L-threonate may help with male pattern baldness

A lesser-known benefit of L-threonate is that it may help to prevent male pattern baldness. This specific type of balding happens due to an interaction between certain genes and male hormones. L-threonate seems to repress or “switch off” one of those genes, potentially halting the balding process. Researchers are still studying the role L-threonate plays, but they’re confident that it could be a promising option for men looking to prevent hair loss. 

Magnesium L-threonate is highly absorbable

Some magnesium combinations are better absorbed in the gut than others. Those with poorer absorption are said to have lower bioavailability because less of the magnesium is available to the body. Magnesium L-threonate is not one of these combinations! In fact, it’s one of the most rapidly absorbed types of magnesium and offers superior bioavailability. For you, that means more benefits!

Does magnesium L-threonate have side effects?

Magnesium supplements with low absorption rates can sometimes cause uncomfortable side effects, such as nausea, cramps, or diarrhea. Because magnesium L-threonate is highly absorbable, this is very unlikely to be a problem unless you take extremely high doses (more on that in a second!). 

Magnesium L-threonate supplements are generally safe, but they may not be suitable for people with kidney problems.

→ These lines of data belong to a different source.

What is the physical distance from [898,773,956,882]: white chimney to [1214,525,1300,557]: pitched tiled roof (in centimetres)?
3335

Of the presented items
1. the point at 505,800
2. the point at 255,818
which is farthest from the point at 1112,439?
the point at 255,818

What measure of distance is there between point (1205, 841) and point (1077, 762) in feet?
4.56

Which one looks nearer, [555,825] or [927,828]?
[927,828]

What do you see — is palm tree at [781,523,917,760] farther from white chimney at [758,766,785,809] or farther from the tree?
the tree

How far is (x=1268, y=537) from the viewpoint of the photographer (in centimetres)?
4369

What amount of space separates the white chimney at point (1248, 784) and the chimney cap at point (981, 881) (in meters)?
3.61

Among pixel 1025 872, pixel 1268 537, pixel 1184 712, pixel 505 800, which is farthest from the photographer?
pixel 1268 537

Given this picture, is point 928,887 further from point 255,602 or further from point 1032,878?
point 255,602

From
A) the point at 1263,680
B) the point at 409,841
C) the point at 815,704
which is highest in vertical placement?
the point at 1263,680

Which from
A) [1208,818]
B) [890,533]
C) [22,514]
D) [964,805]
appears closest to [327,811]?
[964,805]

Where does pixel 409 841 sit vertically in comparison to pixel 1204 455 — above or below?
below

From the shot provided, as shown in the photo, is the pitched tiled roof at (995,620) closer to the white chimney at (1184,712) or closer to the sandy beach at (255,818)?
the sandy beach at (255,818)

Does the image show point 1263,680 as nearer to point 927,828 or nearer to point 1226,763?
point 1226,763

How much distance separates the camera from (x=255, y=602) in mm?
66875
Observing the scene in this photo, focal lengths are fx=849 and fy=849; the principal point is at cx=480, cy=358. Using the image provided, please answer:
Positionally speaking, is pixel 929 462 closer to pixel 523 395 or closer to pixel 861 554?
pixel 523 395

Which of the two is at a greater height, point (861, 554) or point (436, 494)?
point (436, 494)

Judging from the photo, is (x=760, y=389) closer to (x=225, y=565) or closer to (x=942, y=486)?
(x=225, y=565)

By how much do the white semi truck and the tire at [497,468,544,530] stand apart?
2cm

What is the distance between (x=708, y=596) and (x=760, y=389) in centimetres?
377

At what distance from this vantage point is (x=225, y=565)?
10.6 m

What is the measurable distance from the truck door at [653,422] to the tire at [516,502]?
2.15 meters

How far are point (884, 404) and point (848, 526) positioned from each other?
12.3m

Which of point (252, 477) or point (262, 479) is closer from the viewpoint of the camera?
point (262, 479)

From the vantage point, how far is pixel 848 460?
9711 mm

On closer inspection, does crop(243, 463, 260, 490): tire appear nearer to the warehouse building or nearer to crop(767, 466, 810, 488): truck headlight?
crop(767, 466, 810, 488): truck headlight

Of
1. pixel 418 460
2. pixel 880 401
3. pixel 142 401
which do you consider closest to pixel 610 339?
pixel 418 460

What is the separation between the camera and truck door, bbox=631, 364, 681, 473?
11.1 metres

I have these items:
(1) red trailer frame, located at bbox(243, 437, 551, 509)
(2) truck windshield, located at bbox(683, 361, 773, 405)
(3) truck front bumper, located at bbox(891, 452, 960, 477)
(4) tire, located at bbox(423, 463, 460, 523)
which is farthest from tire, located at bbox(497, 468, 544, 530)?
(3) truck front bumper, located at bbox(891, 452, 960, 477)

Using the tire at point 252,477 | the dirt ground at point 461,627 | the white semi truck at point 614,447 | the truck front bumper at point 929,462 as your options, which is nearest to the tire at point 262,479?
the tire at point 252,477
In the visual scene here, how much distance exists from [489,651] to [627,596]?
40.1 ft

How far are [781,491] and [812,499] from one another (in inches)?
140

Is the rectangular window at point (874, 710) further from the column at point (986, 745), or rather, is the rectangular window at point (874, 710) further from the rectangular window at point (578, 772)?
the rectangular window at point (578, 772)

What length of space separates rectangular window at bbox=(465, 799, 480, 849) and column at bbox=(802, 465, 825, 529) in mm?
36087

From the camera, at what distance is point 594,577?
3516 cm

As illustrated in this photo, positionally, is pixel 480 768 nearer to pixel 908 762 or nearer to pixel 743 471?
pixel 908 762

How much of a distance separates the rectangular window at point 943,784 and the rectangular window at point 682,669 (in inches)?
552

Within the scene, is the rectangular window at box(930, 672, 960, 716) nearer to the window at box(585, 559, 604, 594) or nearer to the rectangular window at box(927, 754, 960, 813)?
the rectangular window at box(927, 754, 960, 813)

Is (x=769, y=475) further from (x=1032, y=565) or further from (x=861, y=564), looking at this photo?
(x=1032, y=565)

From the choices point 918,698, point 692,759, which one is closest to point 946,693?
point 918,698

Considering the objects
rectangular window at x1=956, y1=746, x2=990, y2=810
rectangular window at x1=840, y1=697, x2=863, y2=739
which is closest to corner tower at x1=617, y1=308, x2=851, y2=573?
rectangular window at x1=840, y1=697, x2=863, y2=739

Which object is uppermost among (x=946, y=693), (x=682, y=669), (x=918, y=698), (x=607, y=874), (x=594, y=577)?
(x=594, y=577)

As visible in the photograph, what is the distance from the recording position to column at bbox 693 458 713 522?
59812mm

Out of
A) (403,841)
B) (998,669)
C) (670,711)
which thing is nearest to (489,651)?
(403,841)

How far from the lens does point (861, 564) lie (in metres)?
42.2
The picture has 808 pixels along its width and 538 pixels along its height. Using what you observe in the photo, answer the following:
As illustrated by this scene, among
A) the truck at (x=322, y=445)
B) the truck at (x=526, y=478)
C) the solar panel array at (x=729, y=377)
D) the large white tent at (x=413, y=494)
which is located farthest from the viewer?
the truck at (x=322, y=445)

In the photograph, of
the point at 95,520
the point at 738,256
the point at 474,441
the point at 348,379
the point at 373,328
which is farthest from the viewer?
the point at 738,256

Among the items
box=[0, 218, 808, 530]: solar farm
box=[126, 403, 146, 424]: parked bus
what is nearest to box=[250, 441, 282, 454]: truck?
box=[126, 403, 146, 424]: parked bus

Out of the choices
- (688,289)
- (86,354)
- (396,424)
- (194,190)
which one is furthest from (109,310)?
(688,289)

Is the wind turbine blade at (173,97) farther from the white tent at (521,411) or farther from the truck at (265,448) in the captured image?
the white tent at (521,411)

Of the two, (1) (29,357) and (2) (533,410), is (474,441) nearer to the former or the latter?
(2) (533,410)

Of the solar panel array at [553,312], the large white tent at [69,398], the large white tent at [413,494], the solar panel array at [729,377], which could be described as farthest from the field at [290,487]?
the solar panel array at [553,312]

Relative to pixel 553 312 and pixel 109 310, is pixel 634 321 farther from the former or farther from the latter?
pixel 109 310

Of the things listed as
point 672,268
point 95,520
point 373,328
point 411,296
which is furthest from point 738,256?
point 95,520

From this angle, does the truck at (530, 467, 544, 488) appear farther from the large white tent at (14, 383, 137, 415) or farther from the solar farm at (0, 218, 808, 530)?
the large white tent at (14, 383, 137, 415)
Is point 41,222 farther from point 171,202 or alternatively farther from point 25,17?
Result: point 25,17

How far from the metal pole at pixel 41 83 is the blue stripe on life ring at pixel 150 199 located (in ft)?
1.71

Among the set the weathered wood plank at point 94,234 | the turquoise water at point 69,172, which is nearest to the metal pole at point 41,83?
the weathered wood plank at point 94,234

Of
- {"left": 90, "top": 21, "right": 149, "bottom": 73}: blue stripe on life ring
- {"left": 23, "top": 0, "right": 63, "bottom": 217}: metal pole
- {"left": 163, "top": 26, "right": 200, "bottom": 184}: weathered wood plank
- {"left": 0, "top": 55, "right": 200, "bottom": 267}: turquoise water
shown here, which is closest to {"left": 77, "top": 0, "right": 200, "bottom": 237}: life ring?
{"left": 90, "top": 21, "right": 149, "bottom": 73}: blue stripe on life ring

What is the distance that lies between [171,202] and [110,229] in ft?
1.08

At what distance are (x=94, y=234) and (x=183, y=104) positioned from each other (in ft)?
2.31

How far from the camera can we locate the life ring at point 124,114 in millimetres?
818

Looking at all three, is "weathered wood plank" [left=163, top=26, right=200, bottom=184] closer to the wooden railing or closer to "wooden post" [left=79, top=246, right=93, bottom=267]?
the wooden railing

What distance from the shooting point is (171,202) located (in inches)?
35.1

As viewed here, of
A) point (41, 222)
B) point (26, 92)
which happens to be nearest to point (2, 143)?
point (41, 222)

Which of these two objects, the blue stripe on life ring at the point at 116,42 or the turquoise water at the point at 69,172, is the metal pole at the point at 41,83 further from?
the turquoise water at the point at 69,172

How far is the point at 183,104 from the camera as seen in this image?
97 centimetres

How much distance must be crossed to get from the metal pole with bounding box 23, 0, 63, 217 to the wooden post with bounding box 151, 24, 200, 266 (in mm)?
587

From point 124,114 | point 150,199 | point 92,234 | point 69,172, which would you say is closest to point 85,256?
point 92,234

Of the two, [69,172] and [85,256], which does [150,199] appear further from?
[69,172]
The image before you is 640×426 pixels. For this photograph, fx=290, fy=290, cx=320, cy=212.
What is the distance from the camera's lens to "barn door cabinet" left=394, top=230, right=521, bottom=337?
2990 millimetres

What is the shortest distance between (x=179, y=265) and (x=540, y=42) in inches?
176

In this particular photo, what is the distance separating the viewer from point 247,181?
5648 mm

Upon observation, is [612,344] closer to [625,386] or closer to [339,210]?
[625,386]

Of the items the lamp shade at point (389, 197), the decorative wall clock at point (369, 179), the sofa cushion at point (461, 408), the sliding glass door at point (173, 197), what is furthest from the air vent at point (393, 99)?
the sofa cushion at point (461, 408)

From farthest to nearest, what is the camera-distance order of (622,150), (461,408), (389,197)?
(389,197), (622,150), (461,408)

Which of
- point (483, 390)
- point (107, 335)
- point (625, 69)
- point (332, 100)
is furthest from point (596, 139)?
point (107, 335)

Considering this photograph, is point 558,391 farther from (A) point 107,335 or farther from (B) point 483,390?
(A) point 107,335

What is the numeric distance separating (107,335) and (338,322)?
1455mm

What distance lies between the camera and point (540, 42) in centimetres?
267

Your kidneys may not be able to regulate the amount of magnesium in your body, so you could end up with hypermagnesemia (too much magnesium).

You should also speak to your doctor before taking magnesium L-threonate if you’re taking medications, especially antibiotics, heart medications, acid reflux medications, and bisphosphonates (for osteoporosis). Magnesium can interact with some medications and change how they work in the body, so your doctor may need to adjust your dosage.